Three growth funds for this year’s ISA season
The past year has been turbulent for the UK economy. Markets reacted heavily to the outbreak of COVID-19, Britain left the European Union after a considerable transition period and GDP suffered its worst fall on record, contracting by 9.9% in 2020.
With much speculation about how the Chancellor’s Budget announcement on March 3rd could affect the public, it has never been a more challenging time for savers and investors. However, the core investing principles remain the same. It’s easy to respond to short-term noise, especially around ISA season as we review our portfolio’s performance towards the end of the tax year but investors should always look at the long-term investment opportunities.

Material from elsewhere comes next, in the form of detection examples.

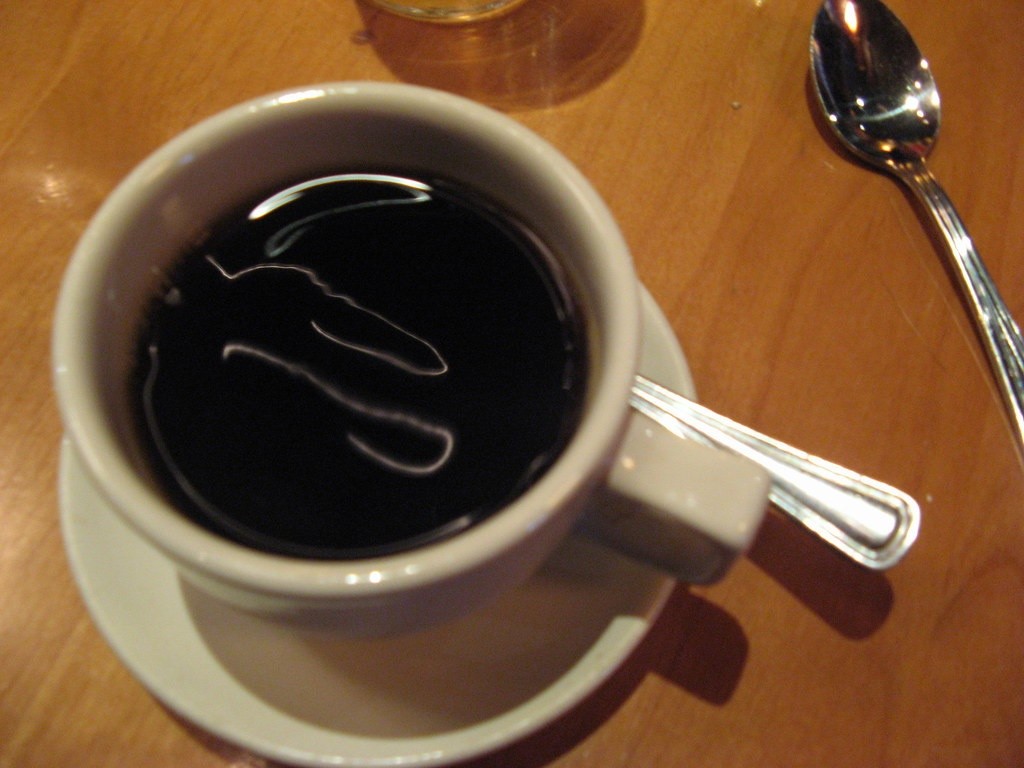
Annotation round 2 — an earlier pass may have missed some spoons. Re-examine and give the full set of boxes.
[809,0,1024,445]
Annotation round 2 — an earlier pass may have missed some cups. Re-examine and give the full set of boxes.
[360,0,527,25]
[50,79,772,616]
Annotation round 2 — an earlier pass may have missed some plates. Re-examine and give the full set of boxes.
[59,272,696,768]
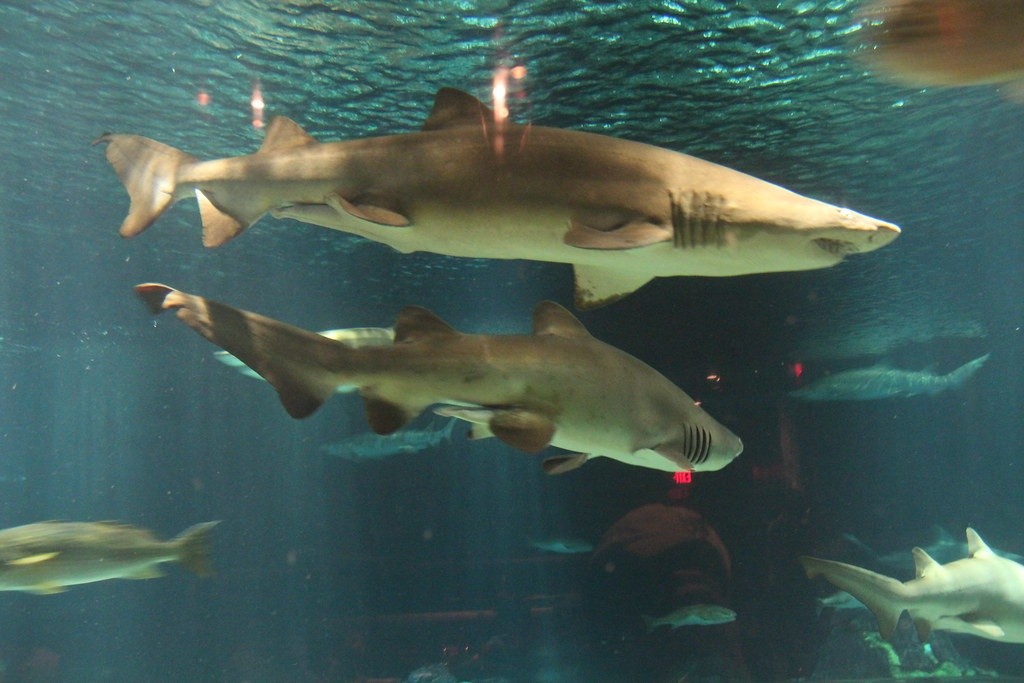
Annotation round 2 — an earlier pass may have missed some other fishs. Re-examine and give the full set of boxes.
[0,518,221,597]
[524,501,737,632]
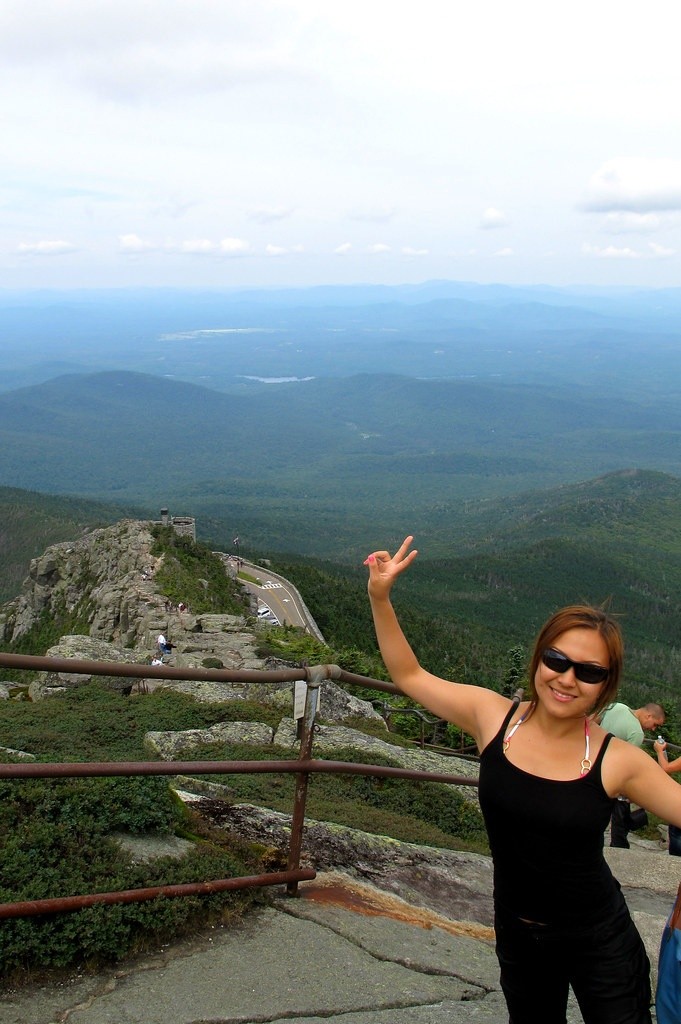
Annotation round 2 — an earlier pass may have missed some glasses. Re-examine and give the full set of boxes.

Below, Adrian Lowcock, head of personal investing at Willis Owen, recommends three funds for investors seeking long-term growth opportunities this ISA season.
ASI Global Smaller Companies
Harry Nimmo uses the ‘Focus on Change’ matrix screening approach, which is adopted across the ASI UK equities team. This matrix ranks the wide universe of over 6,000 companies on growth, momentum, quality and valuation scores with those found in the top quintile forming a basis for idea generation. After further fundamental research, each member of the small-cap team contributes to a ‘best ideas’ list, from which Nimmo builds the portfolio. We believe this fund offers a good way to capture the growth characteristics of smaller companies with the added benefit of global diversification.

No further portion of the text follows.